Campylobacter concisus

Scientific classification
- Domain: Bacteria
- Kingdom: Pseudomonadati
- Phylum: Campylobacterota
- Class: "Campylobacteria"
- Order: Campylobacterales
- Family: Campylobacteraceae
- Genus: Campylobacter
- Species: C. concisus
- Binomial name: Campylobacter concisus Tanner et al., 1981

= Campylobacter concisus =

- Genus: Campylobacter
- Species: concisus
- Authority: Tanner et al., 1981

Species of bacterium

Campylobacter concisus is a Gram-negative, highly fastidious, mesophilic bacterium that grows under both anaerobic and microaerobic conditions with the presence of hydrogen significantly aiding growth. Motile, with either unipolar or bipolar flagella, the organisms have a characteristic spiral/corkscrew appearance and are oxidase-positive. Although the human oral cavity is the natural colonization site of the bacterium, C. concisus may also colonize the intestinal tract of some individuals. In particular, several studies have reported higher intestinal prevalence of C. concisus in patients with IBD compared to healthy controls, which has led to current speculation of the bacterium's implication in the induction of Crohn's disease.

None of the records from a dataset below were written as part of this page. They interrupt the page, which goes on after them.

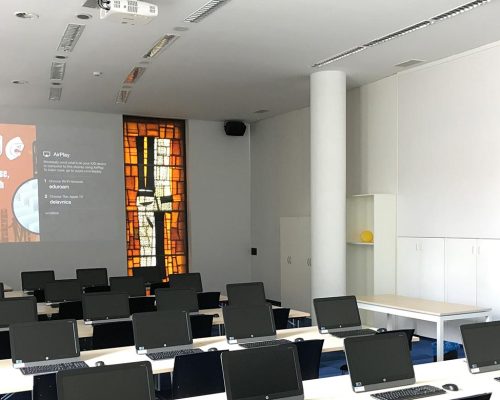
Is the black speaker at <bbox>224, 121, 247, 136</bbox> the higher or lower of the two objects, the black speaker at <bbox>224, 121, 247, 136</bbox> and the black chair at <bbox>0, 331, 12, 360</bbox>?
the higher

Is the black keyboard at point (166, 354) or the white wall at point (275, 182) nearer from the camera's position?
the black keyboard at point (166, 354)

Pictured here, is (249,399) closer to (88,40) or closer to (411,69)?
(88,40)

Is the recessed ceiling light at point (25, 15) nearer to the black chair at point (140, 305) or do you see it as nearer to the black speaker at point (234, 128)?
the black chair at point (140, 305)

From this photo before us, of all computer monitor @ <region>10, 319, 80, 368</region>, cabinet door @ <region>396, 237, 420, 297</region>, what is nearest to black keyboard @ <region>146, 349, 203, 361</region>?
computer monitor @ <region>10, 319, 80, 368</region>

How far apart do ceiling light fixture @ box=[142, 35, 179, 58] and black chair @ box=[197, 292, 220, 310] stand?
117 inches

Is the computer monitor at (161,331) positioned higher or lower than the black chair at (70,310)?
higher

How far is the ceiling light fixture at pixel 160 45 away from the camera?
679 cm

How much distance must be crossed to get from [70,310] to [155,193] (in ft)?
18.6

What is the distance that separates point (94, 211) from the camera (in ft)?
37.5

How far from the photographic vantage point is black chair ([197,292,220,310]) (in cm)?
744

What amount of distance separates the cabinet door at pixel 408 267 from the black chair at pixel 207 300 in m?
2.74

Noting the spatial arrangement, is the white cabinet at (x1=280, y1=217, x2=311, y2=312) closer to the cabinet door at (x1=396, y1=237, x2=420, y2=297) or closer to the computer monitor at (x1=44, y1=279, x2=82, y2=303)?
the cabinet door at (x1=396, y1=237, x2=420, y2=297)

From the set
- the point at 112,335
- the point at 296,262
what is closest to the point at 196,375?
the point at 112,335

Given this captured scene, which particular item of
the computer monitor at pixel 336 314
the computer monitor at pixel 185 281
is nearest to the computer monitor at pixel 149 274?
the computer monitor at pixel 185 281
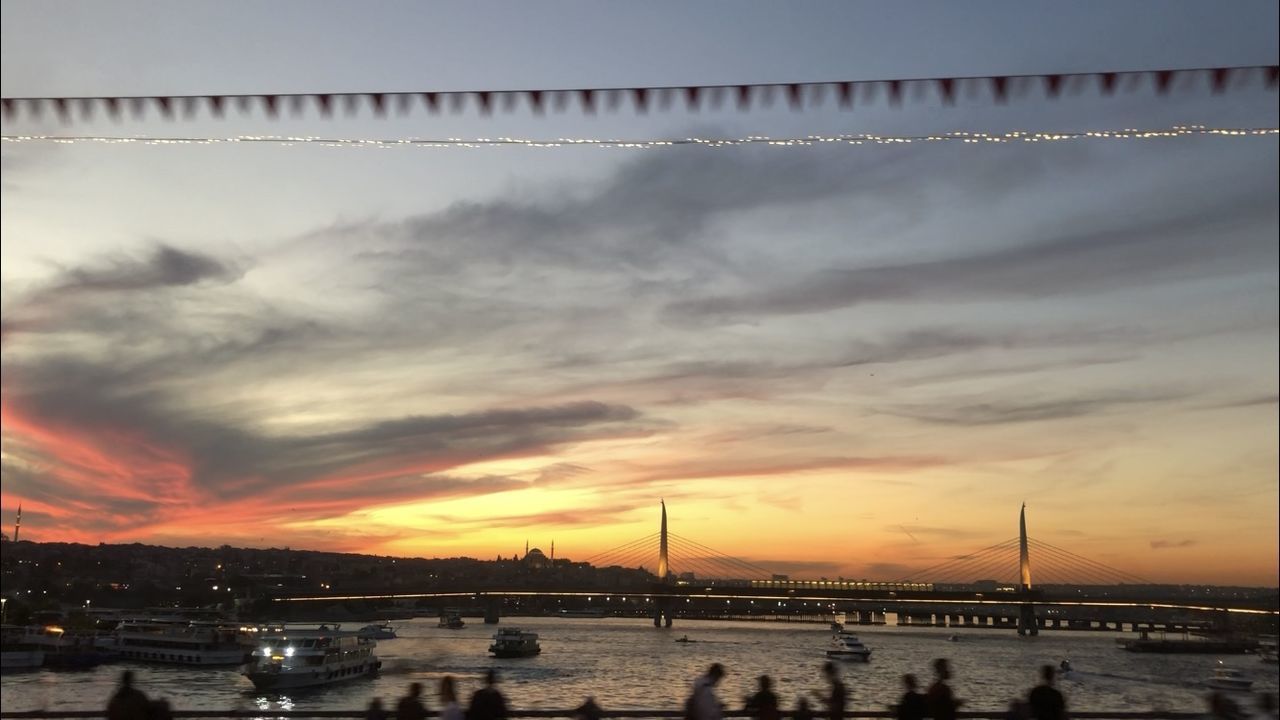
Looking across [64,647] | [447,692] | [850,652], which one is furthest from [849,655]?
[447,692]

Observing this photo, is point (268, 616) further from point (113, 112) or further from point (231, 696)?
point (113, 112)

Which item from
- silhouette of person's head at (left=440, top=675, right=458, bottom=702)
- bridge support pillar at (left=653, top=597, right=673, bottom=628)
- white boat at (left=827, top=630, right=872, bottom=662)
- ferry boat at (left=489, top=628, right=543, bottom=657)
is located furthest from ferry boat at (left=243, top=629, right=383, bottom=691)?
bridge support pillar at (left=653, top=597, right=673, bottom=628)

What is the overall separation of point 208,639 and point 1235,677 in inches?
3550

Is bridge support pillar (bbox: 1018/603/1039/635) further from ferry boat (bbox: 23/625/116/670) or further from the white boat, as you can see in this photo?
ferry boat (bbox: 23/625/116/670)

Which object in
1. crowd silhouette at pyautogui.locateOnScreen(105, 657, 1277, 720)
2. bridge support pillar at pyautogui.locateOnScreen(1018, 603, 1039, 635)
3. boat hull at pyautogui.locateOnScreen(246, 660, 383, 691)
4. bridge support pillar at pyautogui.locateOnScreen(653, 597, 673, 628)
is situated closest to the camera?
crowd silhouette at pyautogui.locateOnScreen(105, 657, 1277, 720)

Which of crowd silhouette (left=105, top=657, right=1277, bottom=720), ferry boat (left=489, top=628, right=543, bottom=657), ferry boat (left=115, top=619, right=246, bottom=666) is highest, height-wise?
crowd silhouette (left=105, top=657, right=1277, bottom=720)

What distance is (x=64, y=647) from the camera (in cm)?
9469

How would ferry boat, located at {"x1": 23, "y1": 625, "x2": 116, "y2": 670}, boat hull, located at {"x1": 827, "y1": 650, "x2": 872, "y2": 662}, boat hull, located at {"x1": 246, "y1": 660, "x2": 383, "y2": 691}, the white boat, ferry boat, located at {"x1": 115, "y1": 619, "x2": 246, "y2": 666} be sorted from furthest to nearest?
the white boat
boat hull, located at {"x1": 827, "y1": 650, "x2": 872, "y2": 662}
ferry boat, located at {"x1": 115, "y1": 619, "x2": 246, "y2": 666}
ferry boat, located at {"x1": 23, "y1": 625, "x2": 116, "y2": 670}
boat hull, located at {"x1": 246, "y1": 660, "x2": 383, "y2": 691}

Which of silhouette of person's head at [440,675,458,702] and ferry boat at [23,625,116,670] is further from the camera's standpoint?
ferry boat at [23,625,116,670]

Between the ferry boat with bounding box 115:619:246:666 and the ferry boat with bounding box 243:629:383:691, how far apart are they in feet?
75.0

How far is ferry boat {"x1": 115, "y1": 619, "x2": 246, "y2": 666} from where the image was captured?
10075cm

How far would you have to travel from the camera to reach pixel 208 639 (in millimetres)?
102500

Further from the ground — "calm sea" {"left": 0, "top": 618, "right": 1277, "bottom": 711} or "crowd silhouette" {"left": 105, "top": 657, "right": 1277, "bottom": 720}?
"crowd silhouette" {"left": 105, "top": 657, "right": 1277, "bottom": 720}

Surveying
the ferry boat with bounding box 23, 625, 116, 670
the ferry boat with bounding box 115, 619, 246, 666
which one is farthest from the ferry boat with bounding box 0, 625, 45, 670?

A number of studies have defined C. concisus to be composed of two phenotypically identical, yet genomically distinct genomospecies by analysis of amplified fragment length polymorphisms (AFLP), housekeeping genes and a PCR method targeting the polymorphisms of C. concisus 23S rRNA gene. The two genomospecies appear to harbor different levels of enteric pathogenic potential, with oral C. concisus strains that were invasive to human epithelial cell line (Caco2) found only in Genomospecies-2 (GS2).

Recently, a C. concisus molecular marker csep1, particularly the csep1 gene with a six-nucleotide insertion (csep1-6bpi) was found to be associated with active Crohn's disease, and pSma1 plasmid was found to be associated with severe ulcerative colitis. The csep1 gene can be located in either the pICON plasmid or the chromosome.